Submitted to: Columbian Journal of Statistics
Publication Type: Peer reviewed journal
Publication Acceptance Date: 12/8/2008
Publication Date: 6/1/2009
Citation: Hooks, T., Marx, D.B., Kachman, S.D., Pedersen, J.F. 2009. Revista Columbiana de Estadstica. Columbian Journal of Statistics 32:17-31. Interpretive Summary: A linear mathematical model normally defines the particular experimental design used by scientists. To determine which design is more appropriate, an optimality criterion is developed for models that include random effects (effects whose levels are not predetermined, but are chosen randomly from a large number of possible levels, for example blocks).
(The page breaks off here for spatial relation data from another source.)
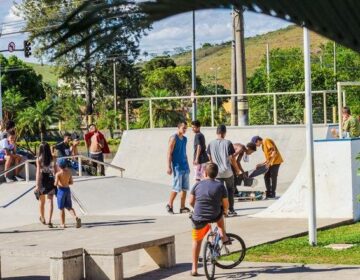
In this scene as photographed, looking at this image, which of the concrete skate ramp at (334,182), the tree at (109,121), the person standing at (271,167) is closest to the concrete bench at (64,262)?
the concrete skate ramp at (334,182)

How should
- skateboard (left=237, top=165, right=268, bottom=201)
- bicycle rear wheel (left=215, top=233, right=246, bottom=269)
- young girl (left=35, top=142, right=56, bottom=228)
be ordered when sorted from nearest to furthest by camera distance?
bicycle rear wheel (left=215, top=233, right=246, bottom=269), young girl (left=35, top=142, right=56, bottom=228), skateboard (left=237, top=165, right=268, bottom=201)

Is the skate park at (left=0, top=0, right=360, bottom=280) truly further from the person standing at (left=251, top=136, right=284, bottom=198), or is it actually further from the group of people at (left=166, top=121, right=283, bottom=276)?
the person standing at (left=251, top=136, right=284, bottom=198)

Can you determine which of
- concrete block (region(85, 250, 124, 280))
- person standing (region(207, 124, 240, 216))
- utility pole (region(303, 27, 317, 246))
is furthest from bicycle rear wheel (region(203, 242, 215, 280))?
person standing (region(207, 124, 240, 216))

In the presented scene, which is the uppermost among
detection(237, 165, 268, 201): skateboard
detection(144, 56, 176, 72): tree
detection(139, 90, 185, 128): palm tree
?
detection(144, 56, 176, 72): tree

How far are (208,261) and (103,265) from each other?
46.5 inches

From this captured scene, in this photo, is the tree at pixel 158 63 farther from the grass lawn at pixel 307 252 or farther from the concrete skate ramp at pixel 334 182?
the grass lawn at pixel 307 252

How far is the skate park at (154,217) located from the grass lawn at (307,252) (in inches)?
14.9

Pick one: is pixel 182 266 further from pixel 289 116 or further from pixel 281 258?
pixel 289 116

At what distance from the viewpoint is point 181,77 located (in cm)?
9169

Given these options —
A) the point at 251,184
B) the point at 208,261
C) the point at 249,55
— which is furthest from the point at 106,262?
the point at 249,55

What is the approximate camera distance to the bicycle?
10609 mm

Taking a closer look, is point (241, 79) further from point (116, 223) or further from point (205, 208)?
point (205, 208)

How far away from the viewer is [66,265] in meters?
10.4

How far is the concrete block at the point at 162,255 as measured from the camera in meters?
11.6
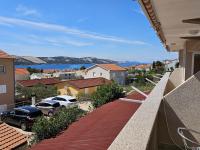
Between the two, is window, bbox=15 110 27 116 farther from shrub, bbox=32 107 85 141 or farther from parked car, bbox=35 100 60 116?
shrub, bbox=32 107 85 141

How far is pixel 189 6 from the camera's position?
11.9 ft

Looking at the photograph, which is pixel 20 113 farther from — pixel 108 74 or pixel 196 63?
pixel 108 74

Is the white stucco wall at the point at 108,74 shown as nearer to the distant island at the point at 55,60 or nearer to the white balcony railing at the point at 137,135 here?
the white balcony railing at the point at 137,135

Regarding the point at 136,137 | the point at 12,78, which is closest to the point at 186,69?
the point at 136,137

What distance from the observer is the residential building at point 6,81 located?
2909 centimetres

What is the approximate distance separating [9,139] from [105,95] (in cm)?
1654

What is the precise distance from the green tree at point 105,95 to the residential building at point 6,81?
9.77 m

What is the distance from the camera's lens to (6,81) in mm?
29688

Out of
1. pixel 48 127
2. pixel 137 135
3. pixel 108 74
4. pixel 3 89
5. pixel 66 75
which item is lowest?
pixel 48 127

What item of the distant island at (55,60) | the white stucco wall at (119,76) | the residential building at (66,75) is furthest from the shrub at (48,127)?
the distant island at (55,60)

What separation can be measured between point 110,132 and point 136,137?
1.31 metres

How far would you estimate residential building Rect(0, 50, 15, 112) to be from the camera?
95.5 ft

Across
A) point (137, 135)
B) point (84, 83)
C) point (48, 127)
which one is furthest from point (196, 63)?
point (84, 83)

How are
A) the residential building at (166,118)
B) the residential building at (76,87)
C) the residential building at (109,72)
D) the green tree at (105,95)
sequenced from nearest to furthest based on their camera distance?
the residential building at (166,118) < the green tree at (105,95) < the residential building at (76,87) < the residential building at (109,72)
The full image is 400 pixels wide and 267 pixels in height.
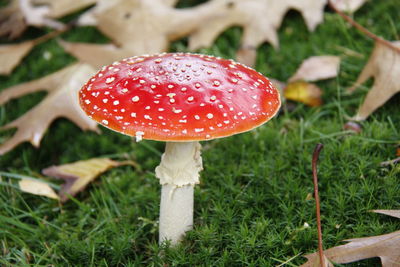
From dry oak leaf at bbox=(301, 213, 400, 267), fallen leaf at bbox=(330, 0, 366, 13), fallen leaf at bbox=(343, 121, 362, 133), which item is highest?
fallen leaf at bbox=(330, 0, 366, 13)

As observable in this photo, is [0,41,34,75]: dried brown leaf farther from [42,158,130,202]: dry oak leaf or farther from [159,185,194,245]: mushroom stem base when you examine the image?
[159,185,194,245]: mushroom stem base

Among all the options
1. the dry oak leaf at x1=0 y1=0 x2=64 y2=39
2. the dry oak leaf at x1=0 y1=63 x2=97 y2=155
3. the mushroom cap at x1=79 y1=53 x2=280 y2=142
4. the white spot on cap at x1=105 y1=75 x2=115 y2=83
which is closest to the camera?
the mushroom cap at x1=79 y1=53 x2=280 y2=142

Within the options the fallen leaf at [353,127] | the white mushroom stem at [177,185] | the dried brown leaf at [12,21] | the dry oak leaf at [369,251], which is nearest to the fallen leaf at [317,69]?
the fallen leaf at [353,127]

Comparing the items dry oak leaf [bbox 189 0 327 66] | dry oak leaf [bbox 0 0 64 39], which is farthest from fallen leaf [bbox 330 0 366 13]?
dry oak leaf [bbox 0 0 64 39]

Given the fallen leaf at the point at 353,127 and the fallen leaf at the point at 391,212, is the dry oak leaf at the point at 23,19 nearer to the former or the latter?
the fallen leaf at the point at 353,127

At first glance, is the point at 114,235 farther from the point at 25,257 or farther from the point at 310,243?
the point at 310,243

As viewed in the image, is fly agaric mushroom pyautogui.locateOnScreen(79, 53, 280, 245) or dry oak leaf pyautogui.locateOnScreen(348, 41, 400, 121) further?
dry oak leaf pyautogui.locateOnScreen(348, 41, 400, 121)

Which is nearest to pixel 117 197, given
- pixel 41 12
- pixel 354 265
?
pixel 354 265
There are also instances when experiments include treatments that may also be considered random, for example large germplasm screening experiments. This criterion allows for either fixed (the levels of the treatment are predetermined and only those levels are of interest to the researcher) or random treatment effects as well as fixed or random nuisance parameters (effects which are not of interest, but are included in the model, for example blocks and covariates). A general formula is presented for which all previously published optimality criteria are special cases. This research allows scientists to better design and conduct experiments.
Technical Abstract: In the context of linear models, an optimality criterion is developed for models that include random effects. Traditional information-based criteria are premised on all model effects being regarded as fixed. When treatments and/or nuisance parameters are assumed to be random effects, an appropriate optimality criterion can be developed under the same conditions. This paper introduces such a criterion, and this criterion also allows for the inclusion of fixed and/or random nuisance parameters in the model and for the presence of a general covariance structure. Also, a general formula is presented for which all previously published optimality criteria are special cases.